Studies show that loneliness is as bad for your health as smoking or obesity. People who are lonely are at higher risk of diabetes, heart disease and dementia.
So what if a doctor could prescribe social connection? What if the entire community was treated as part of the health care system, and if social connection and health were treated as though they went hand in hand?
In one small town—Frome, England—they are. And they have the data to prove it pays off.
In 2013 general practitioner Dr. Helen Kingston started a project called Compassionate Frome when she noticed that many of her patients were coming into her clinic complaining of loneliness. Compassionate Frome began training “health connectors”—volunteers in the community who understand the range of health and wellness services available to patients. When someone was struggling with their health and complaining of loneliness, a health connector would be assigned to meet with that person and talk with them, providing a social connection while also helping them find the resources to address their health concerns.
These health connectors could connect the patients to traditional medical services, but also to social services: discussion groups, a “shed” where men could come together to work on projects, group exercise classes, help with shopping, help joining a community choir, even a befriending service.
Compassionate Frome started health cafes where people could sit around coffee and cake and discuss their health with friends, volunteers and health care practitioners alike, or simply come for the company. They also trained health connectors out in the community—everyday people like hairdressers, baristas and taxi drivers—to help connect people with services right on the spot when a health issue or an issue of loneliness came up casually in conversation.
The result? Hospital visits went down. Health spending went down.
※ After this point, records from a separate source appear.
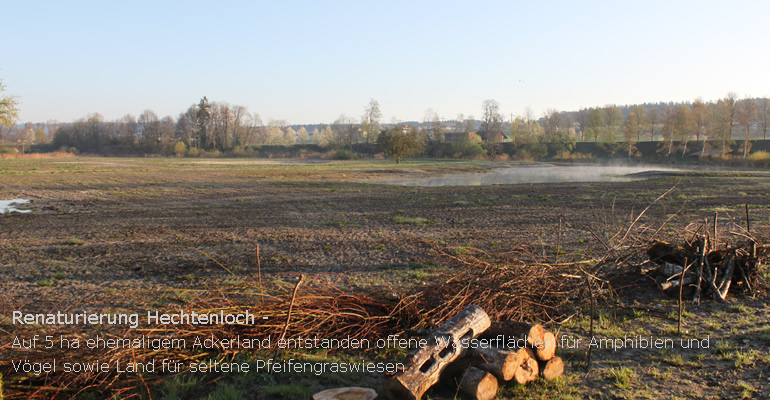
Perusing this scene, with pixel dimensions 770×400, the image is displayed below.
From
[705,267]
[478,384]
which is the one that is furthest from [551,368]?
[705,267]

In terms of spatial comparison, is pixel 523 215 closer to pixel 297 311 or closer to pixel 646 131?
pixel 297 311

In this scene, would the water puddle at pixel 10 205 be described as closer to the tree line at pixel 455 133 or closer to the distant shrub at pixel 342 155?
the tree line at pixel 455 133

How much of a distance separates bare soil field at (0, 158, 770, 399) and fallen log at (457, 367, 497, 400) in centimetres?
19

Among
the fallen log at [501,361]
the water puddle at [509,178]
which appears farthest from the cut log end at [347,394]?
the water puddle at [509,178]

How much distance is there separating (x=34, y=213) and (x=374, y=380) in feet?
56.9

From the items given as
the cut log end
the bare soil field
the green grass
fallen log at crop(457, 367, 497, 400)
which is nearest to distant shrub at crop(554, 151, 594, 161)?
the bare soil field

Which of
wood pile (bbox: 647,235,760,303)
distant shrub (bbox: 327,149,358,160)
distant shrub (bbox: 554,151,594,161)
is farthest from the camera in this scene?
distant shrub (bbox: 327,149,358,160)

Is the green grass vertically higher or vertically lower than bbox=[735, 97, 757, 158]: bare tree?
lower

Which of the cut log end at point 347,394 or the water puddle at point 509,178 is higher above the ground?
the cut log end at point 347,394

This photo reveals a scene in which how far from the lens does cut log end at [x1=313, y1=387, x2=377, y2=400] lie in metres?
3.57

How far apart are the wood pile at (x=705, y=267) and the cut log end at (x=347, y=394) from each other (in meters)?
5.20

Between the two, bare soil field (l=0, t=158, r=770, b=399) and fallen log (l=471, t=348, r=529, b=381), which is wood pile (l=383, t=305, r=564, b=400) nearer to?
fallen log (l=471, t=348, r=529, b=381)

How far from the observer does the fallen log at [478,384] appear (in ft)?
12.3

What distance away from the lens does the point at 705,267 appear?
672cm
And social capital went way, way up.
A study published in Resurgence and Ecologist comparing health data from 2013/2014 to 2016/2017 showed that while hospital visits across the county increased by 29 percent during that time, visits dropped by 17 percent in Frome. While health care costs rose by 21 percent across the Somerset region, costs in Frome actually fell by the same amount.
“In terms of magnitude this represents five percent of the total health budget. No other factors were attributable to the fall in hospital admission rates,” Julian Abel, a consultant in palliative care who is involved in the project told Resurgence and Ecologist.
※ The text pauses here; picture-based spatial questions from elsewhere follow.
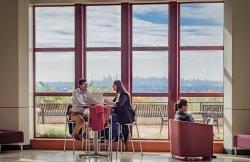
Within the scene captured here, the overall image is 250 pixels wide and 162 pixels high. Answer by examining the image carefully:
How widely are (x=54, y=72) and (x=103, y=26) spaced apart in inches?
60.0

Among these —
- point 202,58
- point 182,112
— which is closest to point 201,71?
point 202,58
“For every £1 spent on this scheme, the National Health Service is saving £6,” said Dr. Kingston in an interview with the BBC.
Today the Compassionate Frome project falls under Health Connections Mendip, the community development service at Frome Medical Practice. They have 400 groups and organizations offering support, advice, companionship and creative activity, including support groups for specialized issues like hearing support, coping with COPD and retiring, as well as cafes to discuss any and all themes related to death. They have trained over 1,100 community connectors who each talk to an average of 20 people per year, resulting in over 22,000 health and community connections annually—nearly the entire population of the town.
The initiative is spreading across the Somerset area now, and has inspired a similar program now being implemented by a palliative care team in Minnesota.